Requests:
(a) Could you offset every pixel coordinate in the answers by 71 and write out the records again, requests included, covering everything from the line containing "Is pixel 226" down to the end of the records?
(b) How would you continue the webinar announcement on Indigenous ontologies and relational ecologies from the point where it stops?

Text passage:
International Webinar on Indigenous ontologies and relational ecologies in India and Latin America
Join the IUAES Commission on the Anthropology of Religion and the IUAES
Commission on Human Rights on March 19, at 2:00 PM UTC

🧑🔬 Talks:
Dancing with the Forest: Indigenous Ontologies and Relational Ecology in Odisha
(Stefano Beggiora – Associate professor, University Ca'Foscari of Venice, Italy)
In the wake of the widely discussed ontological turn in anthropology, relational ecology has emerged as an interdisciplinary approach that understands humans, societies, and environments as an interconnected web, moving beyond the long-standing nature/culture divide. Centered on the quality of relationships, it foregrounds respect, empathy, active listening, and sustainability as ethical orientations aimed at preventing suffering and violence in relations between people and the environment. Drawing on the findings of a multi-year ethnographic study conducted among Indigenous communities in Odisha (Saora and Kond), this presentation examines key dimensions of relational ecology, including interspecific interdependence and ecological communication, as well as renewed foundations for anthropological inquiry and possible practical applications for the ethical management of exchanges between humans and the environments. The study further argues that many of these emerging conceptual directions are, to a significant extent, already implicit within the Indigenous cosmologies under consideration.

Source records:
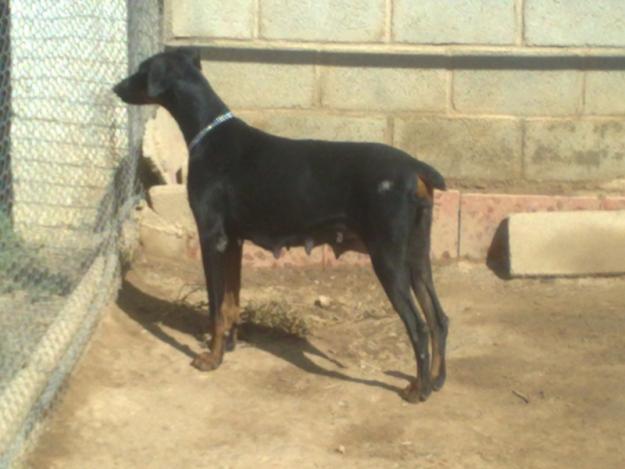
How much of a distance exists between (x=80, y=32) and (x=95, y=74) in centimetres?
24

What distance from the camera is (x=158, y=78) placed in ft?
19.2

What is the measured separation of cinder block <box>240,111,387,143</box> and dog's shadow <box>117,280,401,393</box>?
4.72 ft

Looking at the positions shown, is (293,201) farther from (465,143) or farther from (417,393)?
(465,143)

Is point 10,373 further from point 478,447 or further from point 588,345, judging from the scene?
point 588,345

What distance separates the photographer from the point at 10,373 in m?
4.71

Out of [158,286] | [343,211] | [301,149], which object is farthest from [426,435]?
[158,286]

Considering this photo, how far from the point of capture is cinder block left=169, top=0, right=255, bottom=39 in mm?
7418

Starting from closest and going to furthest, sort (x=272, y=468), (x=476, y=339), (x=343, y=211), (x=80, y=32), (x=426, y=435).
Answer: (x=272, y=468)
(x=426, y=435)
(x=343, y=211)
(x=476, y=339)
(x=80, y=32)

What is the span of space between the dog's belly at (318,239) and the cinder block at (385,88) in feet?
6.67

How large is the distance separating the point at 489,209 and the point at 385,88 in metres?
1.00

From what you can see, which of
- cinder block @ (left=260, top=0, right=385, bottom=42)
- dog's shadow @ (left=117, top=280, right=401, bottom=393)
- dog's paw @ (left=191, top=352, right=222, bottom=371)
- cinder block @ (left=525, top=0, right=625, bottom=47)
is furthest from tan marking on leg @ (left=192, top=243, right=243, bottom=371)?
cinder block @ (left=525, top=0, right=625, bottom=47)

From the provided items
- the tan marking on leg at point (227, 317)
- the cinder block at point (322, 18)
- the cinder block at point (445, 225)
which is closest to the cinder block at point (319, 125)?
the cinder block at point (322, 18)

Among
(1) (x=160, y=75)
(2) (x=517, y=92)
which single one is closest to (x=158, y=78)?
(1) (x=160, y=75)

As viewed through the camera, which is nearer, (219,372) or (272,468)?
(272,468)
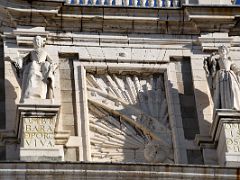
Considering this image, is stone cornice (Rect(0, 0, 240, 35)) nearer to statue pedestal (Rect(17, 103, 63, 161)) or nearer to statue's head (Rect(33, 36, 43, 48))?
statue's head (Rect(33, 36, 43, 48))

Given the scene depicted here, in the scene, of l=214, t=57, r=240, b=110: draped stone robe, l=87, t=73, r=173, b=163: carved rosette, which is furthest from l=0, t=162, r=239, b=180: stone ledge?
l=214, t=57, r=240, b=110: draped stone robe

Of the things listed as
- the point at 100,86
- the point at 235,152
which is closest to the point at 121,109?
the point at 100,86

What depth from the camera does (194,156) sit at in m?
20.0

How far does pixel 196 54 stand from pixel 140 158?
7.41 feet

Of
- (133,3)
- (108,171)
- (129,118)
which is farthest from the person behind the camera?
(133,3)

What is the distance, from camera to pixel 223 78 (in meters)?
20.2

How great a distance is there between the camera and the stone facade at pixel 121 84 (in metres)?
19.7

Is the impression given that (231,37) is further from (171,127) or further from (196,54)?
(171,127)

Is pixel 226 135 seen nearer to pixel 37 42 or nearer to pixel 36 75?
pixel 36 75

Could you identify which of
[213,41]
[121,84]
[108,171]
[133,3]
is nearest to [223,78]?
[213,41]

Outputs:
(a)
Is pixel 226 135 seen nearer to pixel 37 42 or nearer to pixel 36 75?
pixel 107 146

Could you identify which of
[213,41]
[121,84]
[108,171]
[133,3]
is nearest to [223,78]?
[284,112]

(b)
Bio: Stefano Beggiora is Associate Professor at Ca' Foscari University of Venice (Italy), at the Department of Asian and North African Studies, where he currently serves as Departmental Delegate for Internationalization. He is also director of the scientific book series STRADE and of the Venice Journal of Environmental Humanities. His recent research focuses on the ethnology and anthropology of India — especially the study of South-Asian shamanism and the religions, societies, and rights of indigenous (ādivāsī) communities — as well as environmental history of South Asia, socio-economic development in India, and the legal and constitutional frameworks protecting marginalized castes and ethnic minorities.
Sacred groves and sacred landscapes in indigenous ontologies of Adivasi India and Latin America
(Lidia Guzy,University College Cork, Cork, Ireland)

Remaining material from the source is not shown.